# Travail demandé:
**A)** Recopiez le passage du texte sur l’avenir de la religion, depuis « L’avenir de la » jusqu’à « prétendaient les imiter. ».
**B)** Poursuivez le texte sur l’avenir de la religion à partir de sa dernière phrase.

L’avenir de la religion compte tenu de son passé
16e partie: du IXe au XVIe siècles de n. è. — Une religion en mal de réforme
“Tout abus doit être réformé.” — Voltaire, essayiste et historien français du XVIIIe siècle
LES premiers chrétiens n’enseignaient pas le purgatoire, n’adoraient pas d’images, n’honoraient aucun “saint” et ne vénéraient aucune relique. Ils ne se mêlaient pas de politique ni ne recouraient aux armes. Toutefois, dès le XVe siècle, plus rien de cela n’était vrai pour beaucoup de ceux qui prétendaient les imiter.
Les “hérétiques” appellent à une réforme
Selon un ouvrage d’histoire (The Collins Atlas of World History), “les premières graines d’hérésie [contre le catholicisme romain] se développèrent en France et dans le nord de l’Italie vers l’an 1000”. Certains des premiers prétendus hérétiques ne l’étaient qu’aux yeux de l’Église. Il est difficile aujourd’hui de définir exactement dans quelle mesure ces hérétiques isolés adhéraient au christianisme primitif. Toutefois, il est évident que certains d’entre eux au moins tentaient de s’y conformer.

# Données recueillies:
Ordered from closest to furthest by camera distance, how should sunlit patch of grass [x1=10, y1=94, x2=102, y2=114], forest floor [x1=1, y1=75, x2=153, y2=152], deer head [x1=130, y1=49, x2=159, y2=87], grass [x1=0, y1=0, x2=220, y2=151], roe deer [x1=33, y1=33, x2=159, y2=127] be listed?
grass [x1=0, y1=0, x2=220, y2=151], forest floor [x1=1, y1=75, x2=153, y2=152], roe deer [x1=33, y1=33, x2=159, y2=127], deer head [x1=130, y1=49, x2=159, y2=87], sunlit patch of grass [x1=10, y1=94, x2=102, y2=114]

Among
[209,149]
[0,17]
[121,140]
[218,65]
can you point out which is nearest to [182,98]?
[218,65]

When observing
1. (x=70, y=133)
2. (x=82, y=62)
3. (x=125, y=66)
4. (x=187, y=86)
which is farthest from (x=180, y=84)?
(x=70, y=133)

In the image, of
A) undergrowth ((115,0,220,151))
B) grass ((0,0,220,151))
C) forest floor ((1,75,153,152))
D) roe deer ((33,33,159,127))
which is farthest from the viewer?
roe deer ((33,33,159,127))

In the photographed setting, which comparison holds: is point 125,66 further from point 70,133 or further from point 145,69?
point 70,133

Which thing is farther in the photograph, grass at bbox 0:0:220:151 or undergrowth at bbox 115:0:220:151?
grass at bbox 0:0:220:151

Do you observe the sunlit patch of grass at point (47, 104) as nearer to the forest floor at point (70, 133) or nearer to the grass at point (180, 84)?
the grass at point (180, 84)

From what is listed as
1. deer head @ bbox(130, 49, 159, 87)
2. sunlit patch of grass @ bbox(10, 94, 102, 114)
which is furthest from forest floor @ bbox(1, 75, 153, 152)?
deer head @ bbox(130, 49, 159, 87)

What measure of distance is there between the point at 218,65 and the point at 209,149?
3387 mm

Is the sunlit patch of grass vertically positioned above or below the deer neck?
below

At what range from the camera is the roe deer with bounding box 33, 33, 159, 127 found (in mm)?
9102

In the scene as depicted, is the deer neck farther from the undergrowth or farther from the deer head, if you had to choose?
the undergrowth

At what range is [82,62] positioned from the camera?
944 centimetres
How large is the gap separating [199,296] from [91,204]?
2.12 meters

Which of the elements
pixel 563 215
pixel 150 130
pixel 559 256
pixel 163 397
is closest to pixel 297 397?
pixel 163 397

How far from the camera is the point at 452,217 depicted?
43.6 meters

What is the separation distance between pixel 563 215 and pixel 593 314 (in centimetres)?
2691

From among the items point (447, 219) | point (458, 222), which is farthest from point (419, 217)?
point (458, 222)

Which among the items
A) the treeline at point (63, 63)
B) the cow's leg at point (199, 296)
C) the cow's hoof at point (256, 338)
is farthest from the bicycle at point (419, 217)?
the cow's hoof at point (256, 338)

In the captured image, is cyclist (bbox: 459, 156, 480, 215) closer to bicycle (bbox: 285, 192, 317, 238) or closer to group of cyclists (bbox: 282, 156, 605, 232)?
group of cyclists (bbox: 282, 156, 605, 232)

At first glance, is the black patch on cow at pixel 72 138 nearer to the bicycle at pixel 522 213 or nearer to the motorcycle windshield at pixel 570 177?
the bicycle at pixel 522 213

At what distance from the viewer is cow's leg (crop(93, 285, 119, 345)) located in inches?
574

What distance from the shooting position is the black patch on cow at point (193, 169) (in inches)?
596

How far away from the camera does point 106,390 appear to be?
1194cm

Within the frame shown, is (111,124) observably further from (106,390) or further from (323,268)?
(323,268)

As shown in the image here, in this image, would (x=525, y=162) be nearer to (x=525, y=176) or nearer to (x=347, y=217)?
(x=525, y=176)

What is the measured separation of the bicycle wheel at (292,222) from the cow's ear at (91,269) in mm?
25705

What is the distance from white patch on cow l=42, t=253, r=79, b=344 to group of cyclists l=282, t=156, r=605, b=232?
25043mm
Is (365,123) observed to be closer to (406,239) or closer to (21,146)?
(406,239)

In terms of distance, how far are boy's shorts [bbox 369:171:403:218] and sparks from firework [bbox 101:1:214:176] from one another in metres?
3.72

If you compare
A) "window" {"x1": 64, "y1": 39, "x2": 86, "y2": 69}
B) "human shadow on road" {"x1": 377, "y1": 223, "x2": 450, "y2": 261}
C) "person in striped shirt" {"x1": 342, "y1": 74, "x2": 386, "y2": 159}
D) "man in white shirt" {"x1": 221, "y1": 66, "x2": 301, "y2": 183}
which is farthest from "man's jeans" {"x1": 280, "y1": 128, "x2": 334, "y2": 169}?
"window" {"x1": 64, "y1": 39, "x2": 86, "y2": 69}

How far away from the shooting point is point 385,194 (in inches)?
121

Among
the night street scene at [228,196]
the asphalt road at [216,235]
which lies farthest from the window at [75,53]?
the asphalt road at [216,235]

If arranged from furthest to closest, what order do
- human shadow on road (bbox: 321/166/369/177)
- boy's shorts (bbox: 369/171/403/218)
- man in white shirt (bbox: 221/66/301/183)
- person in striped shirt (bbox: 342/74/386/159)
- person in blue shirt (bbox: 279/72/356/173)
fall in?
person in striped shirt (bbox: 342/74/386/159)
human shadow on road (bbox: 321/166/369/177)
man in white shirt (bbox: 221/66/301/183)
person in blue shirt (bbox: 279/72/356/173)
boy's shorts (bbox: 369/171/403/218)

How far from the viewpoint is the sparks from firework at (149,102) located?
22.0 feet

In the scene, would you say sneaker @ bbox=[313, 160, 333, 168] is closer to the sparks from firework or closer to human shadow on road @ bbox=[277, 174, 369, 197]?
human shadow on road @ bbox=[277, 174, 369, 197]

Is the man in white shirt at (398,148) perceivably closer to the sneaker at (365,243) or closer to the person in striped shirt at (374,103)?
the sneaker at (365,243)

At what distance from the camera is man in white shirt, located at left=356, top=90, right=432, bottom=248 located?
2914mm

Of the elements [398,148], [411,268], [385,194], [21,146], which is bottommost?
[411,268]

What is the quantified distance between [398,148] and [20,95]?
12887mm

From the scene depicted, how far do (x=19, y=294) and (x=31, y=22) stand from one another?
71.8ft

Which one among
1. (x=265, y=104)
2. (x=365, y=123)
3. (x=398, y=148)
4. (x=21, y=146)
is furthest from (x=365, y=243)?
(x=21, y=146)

# Réponses rédigées:
**A)**
L’avenir de la religion compte tenu de son passé
16e partie: du IXe au XVIe siècles de n. è. — Une religion en mal de réforme
“Tout abus doit être réformé.” — Voltaire, essayiste et historien français du XVIIIe siècle
LES premiers chrétiens n’enseignaient pas le purgatoire, n’adoraient pas d’images, n’honoraient aucun “saint” et ne vénéraient aucune relique. Ils ne se mêlaient pas de politique ni ne recouraient aux armes. Toutefois, dès le XVe siècle, plus rien de cela n’était vrai pour beaucoup de ceux qui prétendaient les imiter.

**B)**
Au début du IXe siècle, l’archevêque Agobard de Lyon condamna le culte des images et l’invocation des “saints”a. Au XIe siècle, l’archidiacre Bérenger de Tours fut excommunié pour avoir remis en cause la doctrine de la transsubstantiation, selon laquelle le pain et le vin utilisés pendant la messe deviennent le corps et le sang du Christb. Un siècle plus tard, Pierre de Bruys et Henri de Lausanne rejetèrent le baptême des nouveau-nés et le culte de la croixc. À cause de cela, Henri perdit la liberté, Pierre la vie.
“Vers le milieu du XIIe siècle, relate l’historien Will Durant, les villes de l’Europe occidentale étaient pleines de sectes hérétiques.” Les Vaudois constituaient le plus important de ces groupes. Cette communauté prit de l’importance à la fin du XIIe siècle sous la conduite d’un marchand français, Pierre Valdès (ou Valdo). Entre autres choses, les Vaudois étaient en désaccord avec l’Église à propos du culte marial, de la confession auriculaire, des messes pour les morts, des indulgences papales, du célibat des prêtres et du recours aux armesd. Le mouvement prit rapidement de l’extension partout en France et dans le nord de l’Italie, ainsi que dans les Flandres, en Allemagne, en Autriche et en Bohême (Tchécoslovaquie).
Pendant ce temps, en Angleterre, John Wycliffe, un docteur en théologie à Oxford et dont on parlerait plus tard comme de “l’étoile de la Réforme anglaise”, condamnait “la hiérarchie avide de pouvoir” du XIVe siècle. Lui et ses associés traduisirent l’intégralité de la Bible en anglais, la rendant ainsi disponible pour la première fois au peuple. Les disciples de Wycliffe reçurent le nom de lollards. Ils prêchaient publiquement et distribuaient des tracts et des portions des Écritures. Une telle conduite “hérétique” n’était pas bien vue de l’Église.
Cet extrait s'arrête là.